Valchiusella toma: herbs, milk and cows

02 August 2021

If you ever happen to spend a Sunday in the villages of Valchiusella, you might have the good fortune to see a parade of festive cows with splendid cowbells and colorful decorations.

They’ll be on their way to summer pastures, accompanied with pride by the herders who care for them, almost as if to say: we’re embracing the beauty of summer, and we’re part of it.

Valchiusella is technically part of the Metropolitan City of Turin, above Ivrea, almost on the border with the Aosta Valley. The cows you see parading here are mostly Valdaostan Red Spotted Cows. It’s one of the few native Italian cow breeds that’s known mostly for its dairy products. While its meat is also eaten, this robust breed is particularly well-suited to grazing on high-altitude pastures, where it produces marvelous milk, dutifully transformed into formidable cheeses by their farmers.

Valchiusella toma: grass, milk and cows

Valchiusella Toma
Photo: Valerie Ganio Vecchiolino

In Valchiusella these cheeses are simply called toma, but Matteo Villa of Le tome di Villa has given a name to each one, so that they might bear the signature of the cheesemaker.

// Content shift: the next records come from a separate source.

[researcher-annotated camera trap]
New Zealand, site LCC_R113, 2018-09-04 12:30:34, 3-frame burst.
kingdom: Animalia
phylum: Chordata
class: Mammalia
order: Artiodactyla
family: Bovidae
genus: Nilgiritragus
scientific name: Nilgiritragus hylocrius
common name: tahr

There’s Delfina, for example, with its “fresh and primitive” taste, a raw milk pasture-raised cheese that owes its name to its historical producer. Nowadays the cows belong to Dora, Delfina’s daughter, and the process of aging for Dora lasts just 30 days, half of which happen on site. Slightly more complex is the Beppe cheese, the most flavorful of the fresh cheeses here. Soft and creamy, it has an intense barnyard aroma whether produced in winter or summer. Then there are Fulvio, Olga Stefano and finally Bianco, which Matteo defines as the toma dedicated to daredevils who are ready to accept and appreciate the unpredictable nature of its flavor and aroma.

Above all when produced in summer, these toma cheeses are able to take you to different worlds on different days, depending on the weather on the day of the milking, the mood of the cheesemaker and their animals, and the flowering of the local plants. Valchiusella is small, just 25 kilometers long, but it’s extremely rich in its vegetal biodiversity. Mariangela Susigan of the Gardenia restaurant in Caluso has chosen this valley for the gathering of the wild herbs which characterize their gastronomic offering: lovage, rampion bellflower, wild garlic, Star-of-Bethlehem, and many others depending on the area and period of the year.

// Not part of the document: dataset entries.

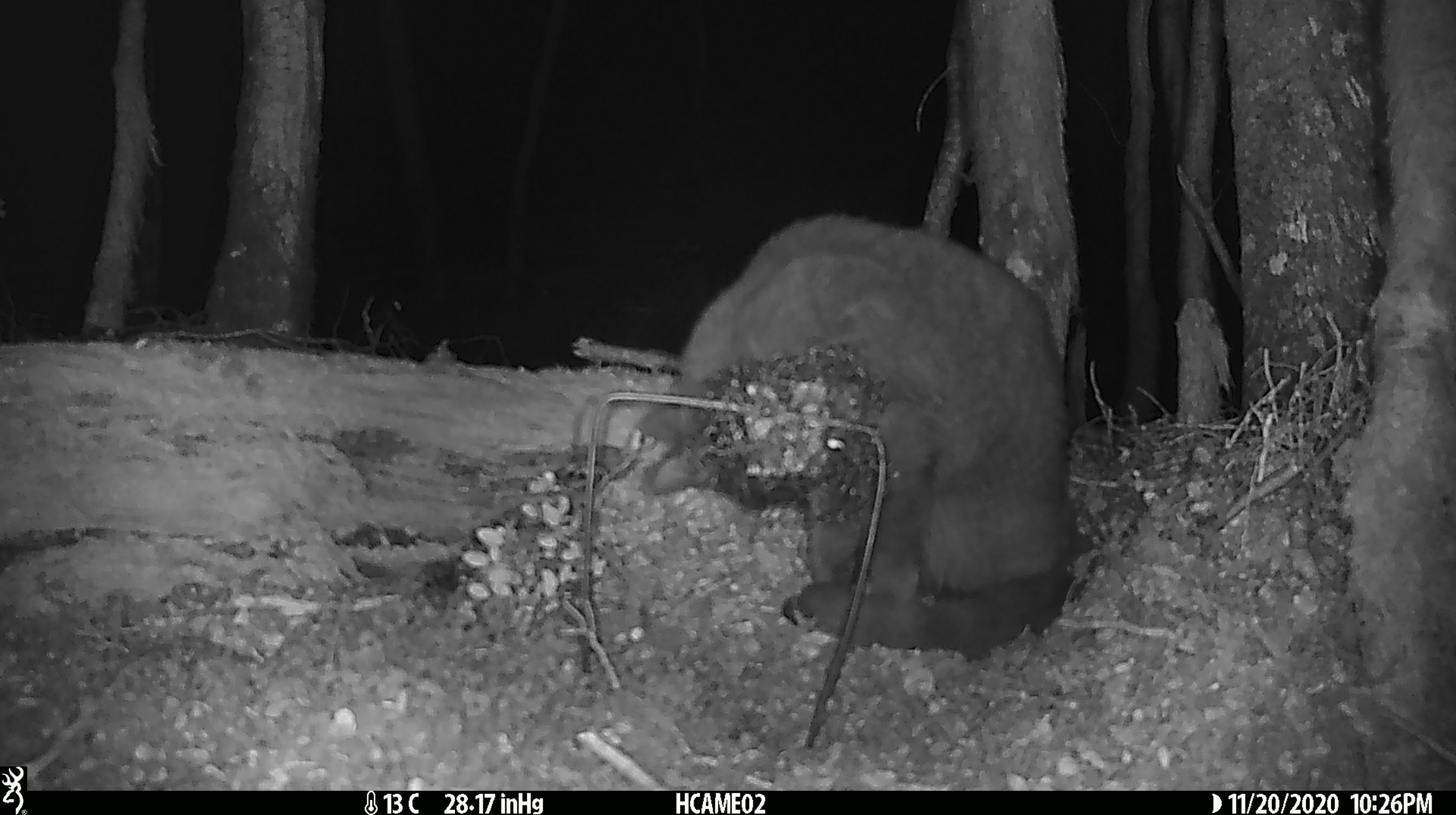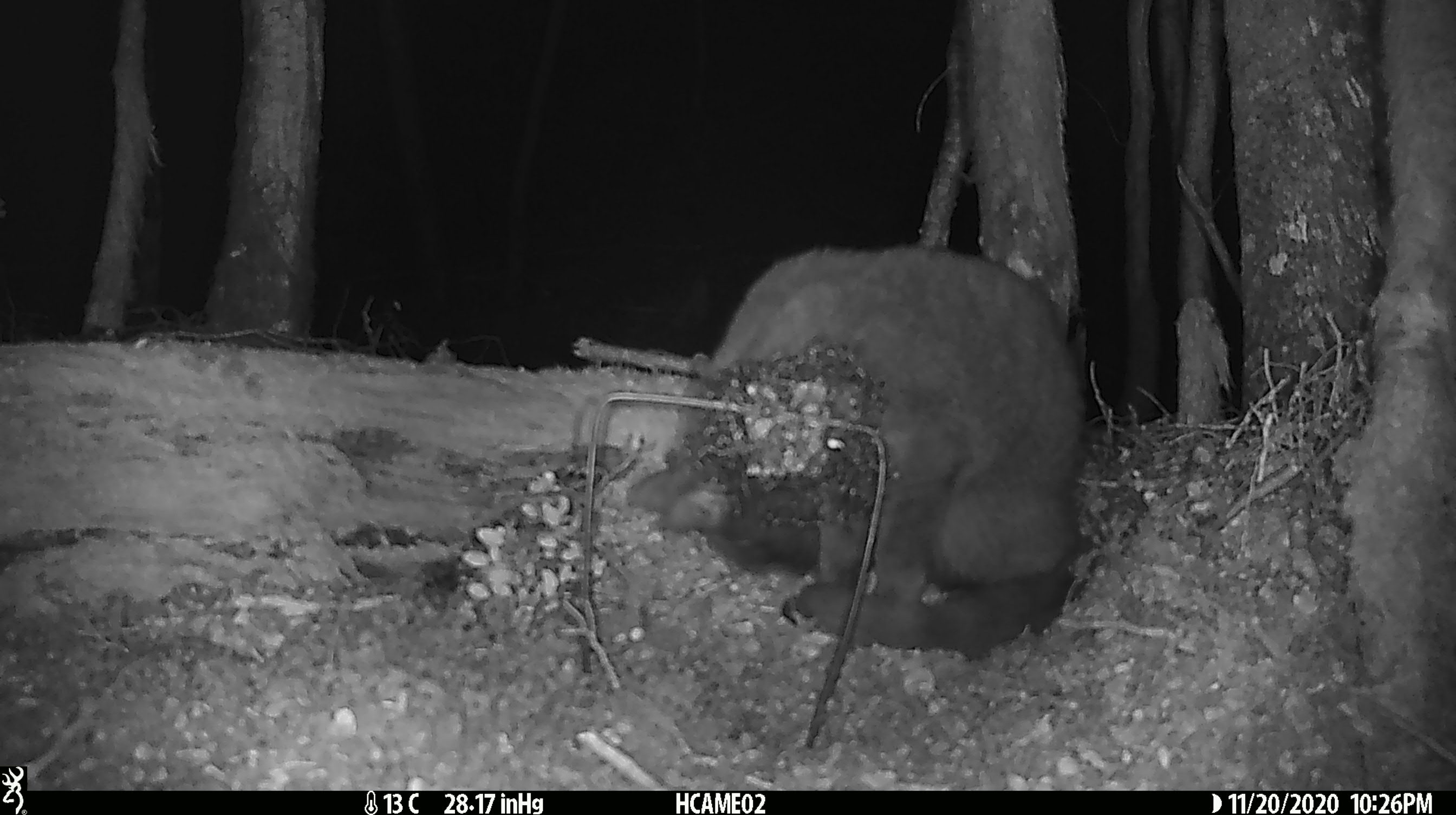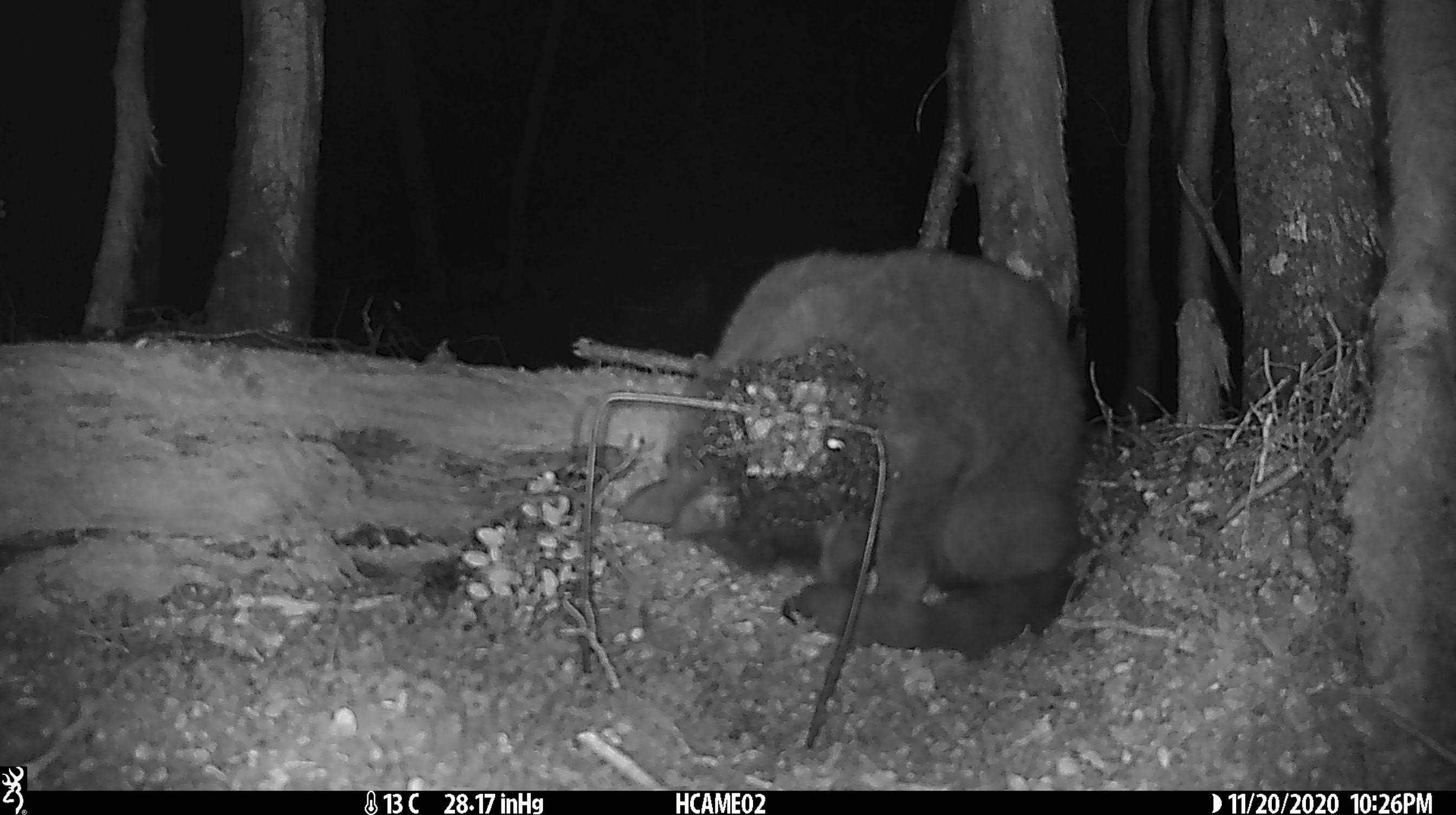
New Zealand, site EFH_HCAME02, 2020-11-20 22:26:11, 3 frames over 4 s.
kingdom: Animalia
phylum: Chordata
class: Mammalia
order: Carnivora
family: Felidae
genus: Felis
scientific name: Felis catus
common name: domestic cat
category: cat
Cat (domestic cat) (Felis catus).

Where to find Valchiusella Toma at Cheese 2021

The toma of Valchiusella and Le tome di Villa are regular guests at the market of Cheese. Their cheeses will also be presented together with the Barolo wines of Bricco Sarmassa, San Giovanni and Cerequio in a Taste Workshop on September 17.

From grandpa Vinicio to Matteo

Photo: Slow Food Archive

Returning to the toma cheeses of Villa, Matteo tells us: “It all started in 1968 when by grandfather Vinicio decided to leave his job in the factory and dedicate his life to cheese. My family lived in Ivrea at the time, so we knew Valchiusella, it was close by. My grandpa rented some balmetto* in the area, using them to store cheese. At the time there were 45 producer families, and almost everyone had a few cows. Now there are just 13 or 14, but with bigger herds and organized farms.”

From Vinicio the business passed into the hands of Matteo’s father, Massimo, who gave it a new character, moving from simply selling cheese to the art of affinage. As Matteo explains, “I don’t see myself as an affineur. The affineur often goes beyond what I do. They choose which wheels to buy, often smoking them or inoculating molds. I’m simply an ager: I buy the cheese from the herder-producers, even the damaged ones, and I take care of the final phase, i.e. aging them and selling them.”

When Massimo died in 2007 the reigns of the business where passed to his wife Claudia, and to their children Elena and Matteo, who were unprepared for the job at the time. “Up until that time I’d helped my father here and there, but I’d not learned much. I’d just signed up for a course in agriculture , hoping to be able to contribute to the family business through new technologies. But my father’s death left us with a business to run that we didn’t have enough experience or knowledge to handle.”

Rolling up sleeves

But Matteo didn’t give up. He rolled up his sleeves and persevered in teaching himself without the aid of an expert, becoming a cheese ager and learning to appreciate all the variety of toma cheeses made locally. His mission was clear: “I like to be able to give a different experience every time to those who come to buy our cheeses. To help them understand that these cheeses are each an individual journey which reflect weather conditions, the plants of the meadows and the animals that graze on them most of the year. And obviously the fundamental work of the producers. This is all possible at Cheese. I like to share the value of these products, and to do so by speaking to people who are interested in understanding them. So we’ll see you at Cheese from September 17 to 20!”

by Silvia Ceriani,

*Around  Borgofranco d’Ivrea, along the road towards the Aosta Valley, we find the Balmit (Balmetto), a series of natural cellars (there are more than 200) among the morainic deposits of the Mombarone massif, in use since ancient times for the conservation of cheese, cured meats and wine.